He’s Content with a Vegetable Love

We’ve been receiving good records from the Irish Farpoint Recordings label for some time now. More than many labels operating in an experimental music area, the curators here cover a lot of ground – field recordings, minimalist, electro-acoustic, noise, tape assembly – but they have never released a stereotyped record or anything that falls too comfortably into generic conventions. Today’s record Easy Perfection Salad (FP 045) continues this welcome trend to a large extent…it’s really hard to pin it down, it’s not exactly clear how the record was made, and the printed credits remain largely silent as to who was doing what. Add to this mysterious bundle the rather enigmatic cover wrapper, which unfolds into a set of photographs (the label calls it a “visual essay”) of a barn or house being erected in the countryside, but electing only to show us the timbers that form its wooden skeleton. Perhaps the photographer, Irene Murphy, is just trying to tell us something about building; the music on Easy Perfection Salad sometimes feels like it’s being put together right in front of us, starting from almost nothing. It’s as though the creators arrive on an unpromising-looking site of materials, and set about patiently piecing together something new. What was it that Derek Bailey liked to say about the Company Week events? Didn’t he use a building site metaphor?

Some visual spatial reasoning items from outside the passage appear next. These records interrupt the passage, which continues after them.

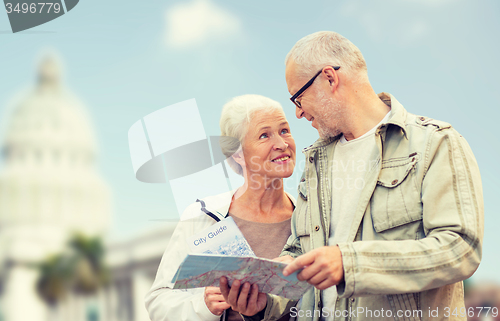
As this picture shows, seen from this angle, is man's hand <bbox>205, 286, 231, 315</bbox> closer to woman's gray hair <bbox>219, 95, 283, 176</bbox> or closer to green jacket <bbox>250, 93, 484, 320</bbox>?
green jacket <bbox>250, 93, 484, 320</bbox>

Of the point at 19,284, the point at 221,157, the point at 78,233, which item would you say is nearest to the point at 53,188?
the point at 78,233

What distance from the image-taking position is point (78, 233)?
48.4 meters

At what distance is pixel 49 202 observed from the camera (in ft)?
163

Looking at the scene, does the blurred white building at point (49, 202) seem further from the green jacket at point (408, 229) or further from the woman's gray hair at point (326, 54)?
the green jacket at point (408, 229)

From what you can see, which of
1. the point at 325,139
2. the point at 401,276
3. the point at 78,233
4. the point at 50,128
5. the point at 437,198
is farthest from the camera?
the point at 50,128

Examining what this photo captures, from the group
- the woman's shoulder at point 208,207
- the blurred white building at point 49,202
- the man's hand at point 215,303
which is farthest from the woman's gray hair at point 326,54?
the blurred white building at point 49,202

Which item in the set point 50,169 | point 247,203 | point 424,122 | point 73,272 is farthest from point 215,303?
point 50,169

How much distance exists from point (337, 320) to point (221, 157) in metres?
1.63

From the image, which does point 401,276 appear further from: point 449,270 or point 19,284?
point 19,284

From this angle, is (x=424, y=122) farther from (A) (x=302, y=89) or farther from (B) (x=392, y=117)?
(A) (x=302, y=89)

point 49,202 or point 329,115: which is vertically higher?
point 49,202

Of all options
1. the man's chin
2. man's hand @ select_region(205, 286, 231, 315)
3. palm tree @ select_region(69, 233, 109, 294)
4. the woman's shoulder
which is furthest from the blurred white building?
the man's chin

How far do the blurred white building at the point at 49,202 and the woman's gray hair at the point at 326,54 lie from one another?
2840 centimetres

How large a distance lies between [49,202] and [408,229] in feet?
173
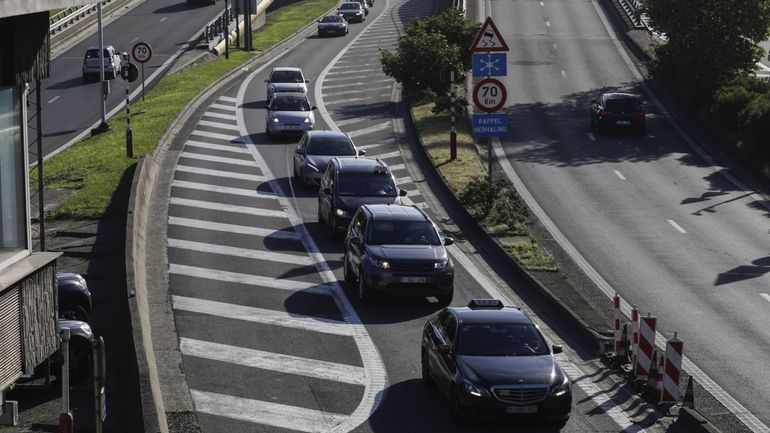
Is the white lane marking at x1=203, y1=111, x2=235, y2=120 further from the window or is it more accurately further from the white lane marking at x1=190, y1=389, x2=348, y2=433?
the window

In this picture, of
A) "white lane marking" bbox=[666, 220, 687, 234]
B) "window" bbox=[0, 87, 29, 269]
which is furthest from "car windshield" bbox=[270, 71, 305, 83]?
"window" bbox=[0, 87, 29, 269]

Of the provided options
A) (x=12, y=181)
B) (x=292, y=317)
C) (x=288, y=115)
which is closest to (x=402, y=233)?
(x=292, y=317)

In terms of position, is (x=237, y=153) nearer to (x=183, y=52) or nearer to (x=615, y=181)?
(x=615, y=181)

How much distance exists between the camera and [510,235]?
1147 inches

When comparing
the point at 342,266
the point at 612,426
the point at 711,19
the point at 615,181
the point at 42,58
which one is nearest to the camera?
the point at 42,58

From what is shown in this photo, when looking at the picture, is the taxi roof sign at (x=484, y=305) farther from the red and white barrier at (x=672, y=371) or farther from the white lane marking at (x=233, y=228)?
the white lane marking at (x=233, y=228)

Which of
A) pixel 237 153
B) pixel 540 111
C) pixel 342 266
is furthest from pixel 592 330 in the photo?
pixel 540 111

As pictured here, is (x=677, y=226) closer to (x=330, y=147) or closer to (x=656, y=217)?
Answer: (x=656, y=217)

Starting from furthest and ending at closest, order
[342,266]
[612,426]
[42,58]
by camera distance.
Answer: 1. [342,266]
2. [612,426]
3. [42,58]

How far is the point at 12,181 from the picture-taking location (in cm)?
1007

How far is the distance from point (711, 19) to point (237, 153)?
21.6 m

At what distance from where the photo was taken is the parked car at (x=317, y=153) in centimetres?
3425

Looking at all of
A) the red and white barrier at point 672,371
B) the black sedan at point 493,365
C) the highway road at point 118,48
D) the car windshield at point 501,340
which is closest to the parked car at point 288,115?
the highway road at point 118,48

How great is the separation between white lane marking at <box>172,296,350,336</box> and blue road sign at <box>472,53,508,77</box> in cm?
1000
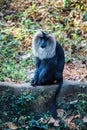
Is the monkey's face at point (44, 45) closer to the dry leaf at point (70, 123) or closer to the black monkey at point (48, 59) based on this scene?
the black monkey at point (48, 59)

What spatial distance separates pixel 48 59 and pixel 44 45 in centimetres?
25

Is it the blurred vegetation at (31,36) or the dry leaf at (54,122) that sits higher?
the blurred vegetation at (31,36)

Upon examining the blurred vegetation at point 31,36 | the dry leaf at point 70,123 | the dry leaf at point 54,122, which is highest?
the blurred vegetation at point 31,36

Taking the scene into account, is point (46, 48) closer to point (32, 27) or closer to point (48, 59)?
point (48, 59)

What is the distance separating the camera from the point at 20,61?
8.73 meters

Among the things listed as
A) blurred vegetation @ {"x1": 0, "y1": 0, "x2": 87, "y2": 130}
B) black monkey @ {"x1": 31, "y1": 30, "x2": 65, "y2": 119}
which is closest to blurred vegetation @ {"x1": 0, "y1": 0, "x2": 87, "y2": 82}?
blurred vegetation @ {"x1": 0, "y1": 0, "x2": 87, "y2": 130}

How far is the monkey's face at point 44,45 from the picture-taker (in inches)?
265

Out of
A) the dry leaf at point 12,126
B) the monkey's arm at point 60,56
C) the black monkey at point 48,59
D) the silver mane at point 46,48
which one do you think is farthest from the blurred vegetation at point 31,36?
the silver mane at point 46,48

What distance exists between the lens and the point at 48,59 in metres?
6.78

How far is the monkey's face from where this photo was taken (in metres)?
6.72

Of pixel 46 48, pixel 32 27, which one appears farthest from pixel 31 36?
pixel 46 48

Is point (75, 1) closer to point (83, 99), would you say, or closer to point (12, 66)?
point (12, 66)

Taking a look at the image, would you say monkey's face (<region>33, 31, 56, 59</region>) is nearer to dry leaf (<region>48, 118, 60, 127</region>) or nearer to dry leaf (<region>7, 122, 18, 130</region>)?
dry leaf (<region>48, 118, 60, 127</region>)

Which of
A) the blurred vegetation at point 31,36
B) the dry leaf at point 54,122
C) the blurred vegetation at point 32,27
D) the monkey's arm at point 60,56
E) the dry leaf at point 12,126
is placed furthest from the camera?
→ the blurred vegetation at point 32,27
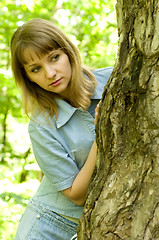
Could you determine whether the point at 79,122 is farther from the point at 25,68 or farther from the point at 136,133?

The imaginative and subtle creators Paul Hegarty and Mick O’Shea apparently played all the sounds live on Easy Perfection Salad, doing it at The Cork Artists Collective in Sherkin Island and in a venue called The Guesthouse in Cork. They’re credited simply with “found and prepared…materials”. We might be hearing some musical instruments, and there is certainly some electronic or amplified processing going on, but it might just as likely be made using “objects”, that useful catch-all phrase that comes to hand to describe musicians who use junk, bricks, metal, and any non-musical physical item in the world that might produce a sound of some ilk. I’d like to point out that Hegarty and O’Shea are exhibiting ingenuity and restraint with their approach across these long and mysterious tracks, particularly on the major centre-pieces ‘MEAT trimmings’ and ‘MEAT render’. Here, the work reminds me most of the sort of cluttered-stage malarkey that Guido Huebner used to practice in Berlin since the 1980s with his Das Synthetische Mischgewebe projects. These were events whose boundaries it was hard to trace, and like today’s record it wasn’t at all clear what was happening to produce the bizarre and puzzling sounds that made it onto vinyl or CD. But where DSM sometimes didn’t successfully transfer their intentions across, or stopped short of creating a compelling listening experience, these Easy Perfection Salad tracks just keep on giving. Giving, that is, in a very low-key and intriguing manner. Given the quiet and unhurried pace of this lovely record, it might be worth reminding ourselves that half of the act, Paul Hegarty, has long been associated with harsh noise (particularly in the band Safe), and has run the label DotDotDot music to publish international choice gems of electronic obnoxia. It’s good to learn he has other resonating strings to his Dobro. As to Mick O’Shea, I don’t think his presence has graced our pages in the past, but he has been represented before on this label, on the Soundcast 4×4 record in 2010 and as part of his duo The Quiet Club (with Danny McCarthy). More directly relevant might be his membership of Strange Attractor, an affiliation of artists which includes said McCarty and said Irene Murphy who did the photo essay, plus David Stalling and Farpoint label boss Anthony Kelly.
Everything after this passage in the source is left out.